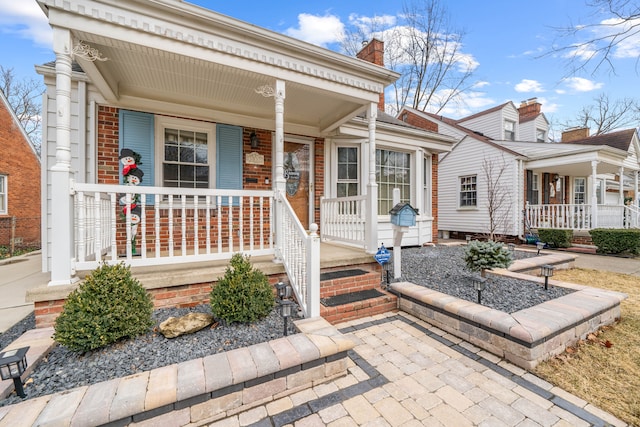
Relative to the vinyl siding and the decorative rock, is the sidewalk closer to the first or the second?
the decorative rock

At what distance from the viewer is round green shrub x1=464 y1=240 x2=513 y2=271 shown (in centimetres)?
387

----------

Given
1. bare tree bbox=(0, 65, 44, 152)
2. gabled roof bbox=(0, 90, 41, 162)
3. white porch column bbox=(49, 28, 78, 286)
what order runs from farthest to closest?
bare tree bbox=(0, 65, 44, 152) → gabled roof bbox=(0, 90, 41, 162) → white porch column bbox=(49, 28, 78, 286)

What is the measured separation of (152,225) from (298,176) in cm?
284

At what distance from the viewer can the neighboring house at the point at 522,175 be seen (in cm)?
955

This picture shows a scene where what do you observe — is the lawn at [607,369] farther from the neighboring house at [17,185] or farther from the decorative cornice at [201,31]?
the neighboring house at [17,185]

----------

| PROMPT |
Pull out every line from the rows above that contains the word "porch", copying each line in full.

| RESULT FOR THIS EXERCISE |
3. white porch column bbox=(49, 28, 78, 286)
bare tree bbox=(0, 65, 44, 152) → gabled roof bbox=(0, 90, 41, 162) → white porch column bbox=(49, 28, 78, 286)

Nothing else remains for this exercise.